In both February and October 1955, Hammond paired Ruby Braff with pianist Ellis Larkins to record two duet albums for Vanguard. Not content with being the first African American to graduate from Baltimore’s Peabody Conservatory of Music. Larkins went on to further study at New York City’s celebrated Juilliard School, becoming renowned in the jazz world for being probably the finest accompanist for female vocalists, having worked with Helen Humes, Mildred Bailey, Chris Connor, Eartha Kitt, Beverly Kenney and, most memorably, Ella Fitzgerald (two exemplary Decca albums of Gershwin songs). It was rumoured that he could make any singer sound better. Over the two sessions, Braff and Larkins laid down 25 tracks. The first album was a selection of well-made songs and the second album was dedicated to the work of George and Ira Gershwin.

They were no ordinary tracks. Annotator Thomas Cunniffe describes them as “the crown jewels of this collection”. When the albums first appeared, the prince of jazz critics, Whitney Balliet, long-time jazz guru at The New Yorker wrote: “For sheer inspiration and first-rate creativity, these should find a permanent place among the greater efforts of recorded jazz”. Having been exposed to this music for decades I’m in no position to disagree and their brilliance only increases. Braff and Larkins were a match made in Heaven, superb foils for one another. Not only did Braff have a deep and loving understanding of each melody in his repertoire, but he also possessed the technique and exquisite tone to execute any notion that entered his imagination. And while Larkins was the quintessential jazz accompanist, his jazz intelligence, his touch, reactions, restraint and soloing were of the first order. His tempo choices were unimprovable. The two blues tracks, with never a cliché nearby, are close to faultless. Enough said. Except for the echoes of “maaarvellous, maaaarvellous” that must have ricocheted back and forth across the high ceiling of Brooklyn’s Masonic Temple.

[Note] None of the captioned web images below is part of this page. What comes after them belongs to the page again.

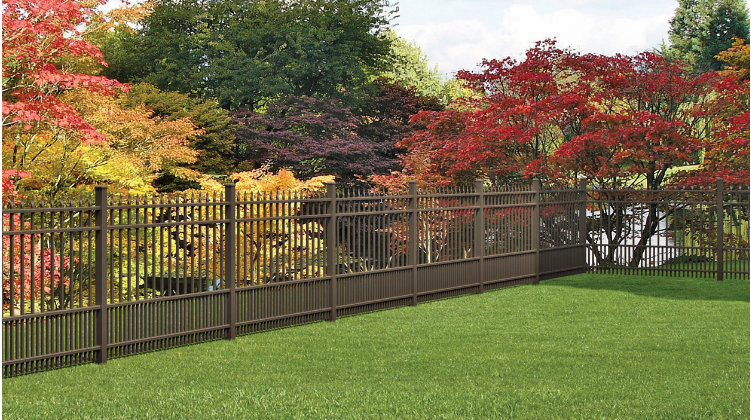 long-aluminium-fence-with-beautiful-colors-of-trees-on-the-background-in-lincoln-ne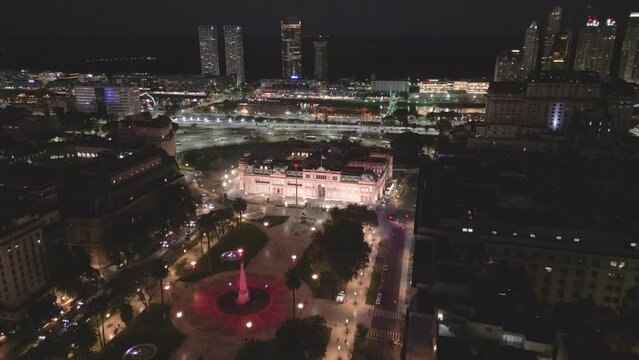 Aerial Drone Fly Above Pink House and Plaza de Mayo at Night Buenos Aires City Argentina Microcentro Business Center, Nighttime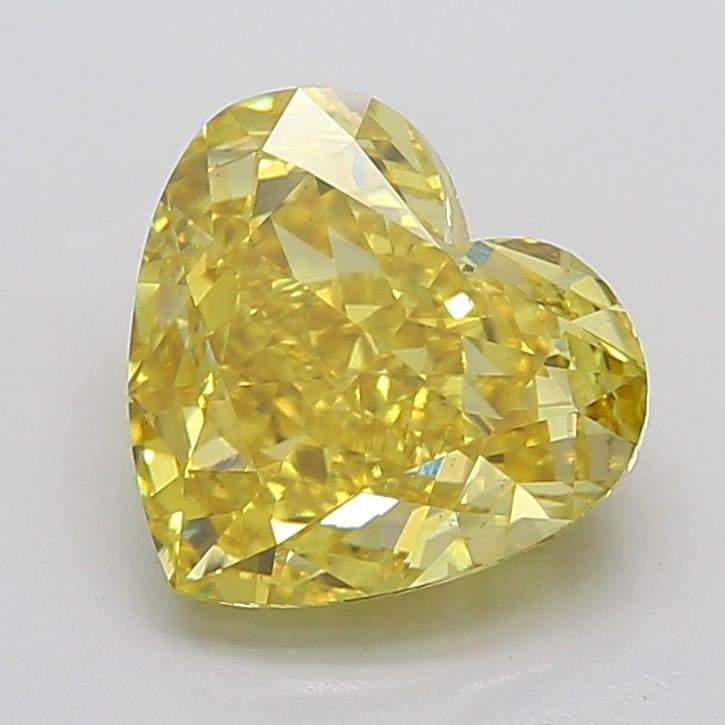 Loose Diamond - HEART 6.96ct Fancy Vivid Yellow VS1: Loose Diamond - HEART 6.96ct Fancy Vivid Yellow VS1 Source: This is a real non-mined Diamond that has been grown in a lab Shape: HEART Carats: 6.96 Color: Fancy Vivid Yellow Certification: IGI Video: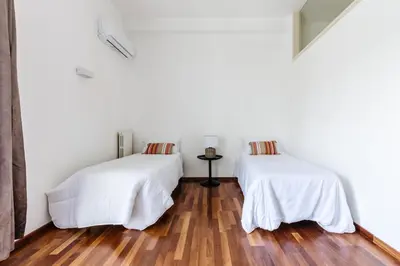 two beds in a room with white walls and wooden floors at Piazza Marina Suite By DomuSicily in Palermo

This Vanguard collection was one of the last produced by Mosaic’s late co-founder, Michael Cuscuna and is a worthy memorial. We’re grateful to Scott Wenzel for completing the task.

Audiophiles always admired the Vanguard label for its remarkable sound. Now, thanks to sound wizards John Strother and Shane Carroll, not only has it been preserved, but also improved.